Are Slasher Movies "Gay AF?" Gen Z Gays Says "Yes!" As I Smack My Forehead In Disbelief!

It's almost Halloween, the season of slasher movie pajama parties, or if we're to believe Gen Z gays, they're strictly gay slasher movie pajama parties. Why? Because "slasher movies are gay AF!" Which, I have to say, I find both adorable - oh, you cute li'l gays - and mildly annoying, if only because slashers have historically been openly misogynist and vaguely Republican with respect to sex, or rather, punishing anyone who was sexual, or had sex, particularly women, with deaths both gruesome and titillating. The prime example of this is arguably the first slasher, Alfred Hitchcock's "Psycho," the slashing death of Janet Leigh in the shower a tour de force of masterful savagery and peek-a-boo nudity, and, yes, there's a cross-dressing villain played by Anthony Perkins, a closeted gay actor. 

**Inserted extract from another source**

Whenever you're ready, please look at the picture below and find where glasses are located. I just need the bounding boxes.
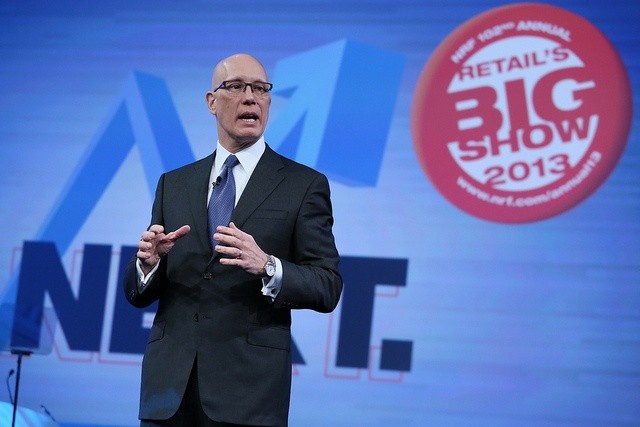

Low-budget mavens took Hitch's template and ran with it, creating a series of crude, slapped-together slashers which scant craftsmanship, much less any artistry. If anything, they seemed like quickie grindhouse excuses for straight male teens to get their rocks off via the female nudity, cheer their violent deaths, and cop a feel from their terrified dates. 

But a funny thing happened on the way from Brian De Palma's "Carrie" to Wes Craven's "Scream." In "Carrie," genuine pathos and Oscar-nominated performances were introduced into the genre, and while it's not technically a slasher, it introduced a template which slasher's would utilize relentlessly thereafter: the female outsider, in this case one who struck back at her high school foes in a prom sequence which had audiences torn between cheering her on and being horrified at her destructive powers.

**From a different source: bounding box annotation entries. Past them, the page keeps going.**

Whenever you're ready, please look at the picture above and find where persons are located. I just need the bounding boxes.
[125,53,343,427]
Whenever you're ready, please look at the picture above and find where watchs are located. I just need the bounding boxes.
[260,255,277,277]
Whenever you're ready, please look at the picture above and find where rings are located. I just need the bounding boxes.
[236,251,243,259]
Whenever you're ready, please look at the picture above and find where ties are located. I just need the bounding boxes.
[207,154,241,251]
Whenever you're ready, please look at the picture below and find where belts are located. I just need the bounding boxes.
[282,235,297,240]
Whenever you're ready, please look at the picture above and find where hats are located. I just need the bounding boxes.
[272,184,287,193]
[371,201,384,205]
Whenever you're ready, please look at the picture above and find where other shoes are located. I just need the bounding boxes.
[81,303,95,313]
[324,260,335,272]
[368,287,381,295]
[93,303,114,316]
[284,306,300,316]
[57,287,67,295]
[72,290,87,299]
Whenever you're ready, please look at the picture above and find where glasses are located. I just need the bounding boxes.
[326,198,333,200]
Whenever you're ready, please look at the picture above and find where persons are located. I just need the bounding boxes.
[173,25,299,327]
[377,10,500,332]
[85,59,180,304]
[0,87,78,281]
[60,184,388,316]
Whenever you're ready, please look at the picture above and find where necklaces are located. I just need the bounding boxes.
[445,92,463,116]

Gen Z gays have now latched on to "Carrie," whom they say is a coded gay man, a laughable assertion when one considers De Palma's brilliantly leering camera as it slinks through a locker room with barely clad mean girls, or moves in for a sumptuous close-up of bad girl Nancy Allen licking her lips. De Palma would later tell us what was really at work in slasher movies in 1980's "Dressed to Kill," in which the slashing death of Angie Dickenson in an elevator was cross-cut with Nancy Allen, a savvy prostitute, discussing the increased riches to be earned in the stock market; the slashing death being "the movie," the stock market chatter a stand-in for the rising box office returns of a tawdry genre. 

Yet slashers, as tawdry, misogynist and poorly made as they generally were - see any "Friday the 13th" movie (come for me, fanboys) - were cracked wide open with the first "Scream," which offered the gory slasher goods aplenty, but also gleefully illuminated the genre's many tired cliches. Save for one. Like Carrie, the heroine Sydney is something of an outcast, her mother being "Ghostface's" first (offscreen) slasher victim, and a tough cookie to boot. Gen Z gays also claim Sydney as a coded gay hero, an assertion they say is buffeted by the fact that Kevin Williamson, the movie's screenwriter, is openly gay. 


I dearly want to slap these Gen Z gays upside the head, but also encourage them to keep looking and learn more. Roger Ebert, in an ambivalent review of the original "Scream," said that for all of the movie's amusing, self-referential tics, it was still a slasher, a genre he and Gene Siskel truly loathed, mostly because of their rank misogyny. But Gen Z gays will assert that slashers put forth "iconic" strong women, or "final girls" who triumph against all odds, which they further declare all gay men are attracted to since their very presence is "camp," the latter a claim so garbled, and with so little understanding of what "camp" is, that I once more want to slap them upside the head.

But really, the only thing Gen Z gays can accurately claim in their assertion that slasher movies are "gay AF" is their long standing as an "outsider," or ignored, genre of movies. But for Gen Z, they're now the tacky reborn as "relevant," the misogynist reframed as "empowering." I'm not buying it. And unless you're a true artist - a Hitchcock, a Craven, a De Palma, a John Carpenter (sometimes), or an Ari Aster - I probably won't watch it or take it seriously as anything more than the movie industry's easiest, most reliable cash grab. Slashers aren't "gay AF," but they are, like Nancy Allen's prostitute, capitalist AF.